Aradan uzun bir zaman geçtikten sonra Meryemini bulan Mirza Han Meryemine derki ;
Artık ne Han oğlu, ne keşiş kızı
Senin adın Aslı, benimkide Kerem olsun…
Birbirlerini hiç bırakmamışlar. Meryemin babası Meryemi alıp götürene kadar…
Yıllar sonra Kerem Aslısı için dağları aşmış ve sonunda tekrar kavuşmuşlar birbirlerine.
Ve düğün günü gelmiş…
Ama Aslının babası engel olmuş kaderlerine. Kızını bir Türkmen oğluna vermek istemiyormuş. Kaderlerine büyü yaptırmış…

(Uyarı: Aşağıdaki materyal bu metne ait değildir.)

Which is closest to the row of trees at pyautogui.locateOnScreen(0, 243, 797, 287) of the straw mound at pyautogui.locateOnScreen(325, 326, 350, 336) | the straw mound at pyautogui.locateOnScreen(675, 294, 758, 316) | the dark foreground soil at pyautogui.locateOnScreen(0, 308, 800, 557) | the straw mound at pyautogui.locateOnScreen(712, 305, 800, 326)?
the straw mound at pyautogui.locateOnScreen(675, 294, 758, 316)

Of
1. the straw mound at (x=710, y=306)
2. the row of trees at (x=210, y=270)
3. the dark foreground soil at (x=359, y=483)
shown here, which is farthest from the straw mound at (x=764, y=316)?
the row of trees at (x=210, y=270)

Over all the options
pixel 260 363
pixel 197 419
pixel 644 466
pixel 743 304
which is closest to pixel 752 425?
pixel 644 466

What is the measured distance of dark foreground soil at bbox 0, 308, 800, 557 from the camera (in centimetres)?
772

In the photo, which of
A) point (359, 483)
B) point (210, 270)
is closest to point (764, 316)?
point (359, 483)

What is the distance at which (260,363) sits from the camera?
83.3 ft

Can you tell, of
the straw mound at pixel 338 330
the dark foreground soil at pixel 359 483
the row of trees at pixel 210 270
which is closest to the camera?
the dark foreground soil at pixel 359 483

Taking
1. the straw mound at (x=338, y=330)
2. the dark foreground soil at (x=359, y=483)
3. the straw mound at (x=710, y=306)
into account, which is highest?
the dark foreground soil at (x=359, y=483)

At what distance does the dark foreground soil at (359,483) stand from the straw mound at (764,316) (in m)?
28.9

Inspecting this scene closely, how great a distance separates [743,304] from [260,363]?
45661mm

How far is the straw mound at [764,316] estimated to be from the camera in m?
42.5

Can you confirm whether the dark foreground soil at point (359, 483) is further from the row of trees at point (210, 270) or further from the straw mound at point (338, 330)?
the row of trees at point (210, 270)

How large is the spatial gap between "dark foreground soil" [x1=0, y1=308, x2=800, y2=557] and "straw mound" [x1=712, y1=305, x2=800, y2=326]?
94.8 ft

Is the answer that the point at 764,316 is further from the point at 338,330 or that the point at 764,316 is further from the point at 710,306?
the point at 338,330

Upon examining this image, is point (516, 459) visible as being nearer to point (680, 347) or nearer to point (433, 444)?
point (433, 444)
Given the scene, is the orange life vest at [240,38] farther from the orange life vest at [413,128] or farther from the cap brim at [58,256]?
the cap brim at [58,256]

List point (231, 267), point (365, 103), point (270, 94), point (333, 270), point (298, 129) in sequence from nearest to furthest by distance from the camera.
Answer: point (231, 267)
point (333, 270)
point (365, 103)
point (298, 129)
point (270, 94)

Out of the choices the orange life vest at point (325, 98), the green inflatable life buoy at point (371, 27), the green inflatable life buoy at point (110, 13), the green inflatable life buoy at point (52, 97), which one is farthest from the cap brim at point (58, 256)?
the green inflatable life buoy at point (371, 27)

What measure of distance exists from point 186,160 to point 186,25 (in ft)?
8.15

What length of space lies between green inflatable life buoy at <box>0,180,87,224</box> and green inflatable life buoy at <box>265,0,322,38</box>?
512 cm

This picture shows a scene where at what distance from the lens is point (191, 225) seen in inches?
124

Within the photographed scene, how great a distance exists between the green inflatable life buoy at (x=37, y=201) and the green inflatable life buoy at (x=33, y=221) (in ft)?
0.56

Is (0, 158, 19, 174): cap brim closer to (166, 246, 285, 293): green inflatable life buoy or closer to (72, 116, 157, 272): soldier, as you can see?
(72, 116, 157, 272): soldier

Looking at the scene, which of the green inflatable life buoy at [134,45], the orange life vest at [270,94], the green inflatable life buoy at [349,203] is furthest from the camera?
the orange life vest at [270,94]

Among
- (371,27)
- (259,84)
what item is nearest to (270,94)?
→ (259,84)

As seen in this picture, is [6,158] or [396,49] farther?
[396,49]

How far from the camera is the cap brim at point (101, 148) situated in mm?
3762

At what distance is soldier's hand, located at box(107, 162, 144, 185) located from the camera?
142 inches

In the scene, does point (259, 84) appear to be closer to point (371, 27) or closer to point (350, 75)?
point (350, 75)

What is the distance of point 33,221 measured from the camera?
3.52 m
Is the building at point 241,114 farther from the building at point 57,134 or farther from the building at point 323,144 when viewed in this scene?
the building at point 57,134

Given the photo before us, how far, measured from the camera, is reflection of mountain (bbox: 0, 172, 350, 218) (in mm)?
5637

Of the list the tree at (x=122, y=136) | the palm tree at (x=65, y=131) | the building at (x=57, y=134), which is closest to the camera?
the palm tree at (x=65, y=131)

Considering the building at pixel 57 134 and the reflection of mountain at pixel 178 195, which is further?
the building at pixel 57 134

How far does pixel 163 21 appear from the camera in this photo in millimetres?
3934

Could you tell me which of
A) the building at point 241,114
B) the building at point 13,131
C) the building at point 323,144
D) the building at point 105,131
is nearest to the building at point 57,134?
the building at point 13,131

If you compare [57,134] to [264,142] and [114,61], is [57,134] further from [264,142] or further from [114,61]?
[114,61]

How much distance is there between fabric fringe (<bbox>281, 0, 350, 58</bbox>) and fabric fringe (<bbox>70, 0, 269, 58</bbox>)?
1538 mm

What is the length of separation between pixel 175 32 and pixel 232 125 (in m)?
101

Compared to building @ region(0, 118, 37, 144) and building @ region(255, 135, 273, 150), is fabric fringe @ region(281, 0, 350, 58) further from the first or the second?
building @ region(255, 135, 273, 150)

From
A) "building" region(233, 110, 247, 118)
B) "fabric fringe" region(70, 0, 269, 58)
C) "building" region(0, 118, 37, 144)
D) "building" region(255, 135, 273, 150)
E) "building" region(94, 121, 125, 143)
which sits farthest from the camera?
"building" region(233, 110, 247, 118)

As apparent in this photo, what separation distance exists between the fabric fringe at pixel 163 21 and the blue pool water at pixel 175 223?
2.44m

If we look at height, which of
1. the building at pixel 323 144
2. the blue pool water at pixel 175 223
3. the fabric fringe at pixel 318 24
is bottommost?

Kerem Aslısına yaklaştıkça uzaklaşıyormuş, yaklaştıkça adımları geri gidiyormuş ve o anda Kerem Aslısının karşısında alevler içinde yanmaya başlamış. Kerem, sessizliğe gömülmüş. Aşkının ateşiyle erim erim erimiş. Dağıtmış saçlarını Aslı Han, kendini Keremin ateşine atmış…
İki ince kuru dal gibi yanmışlar…
Evet şimdi söyleyin bana Sevginin, Mutluluğun ve Aşkın tanımını kim yapabilir?
Yada tanımı var mıdır bunların?
Dile gelmez,gönülde yaşanır… Gönlün istediğini dil söylemez…
Kaldımı ki artık bu devirde ‘’ Mirza Han ve Meryem ‘’ ler ???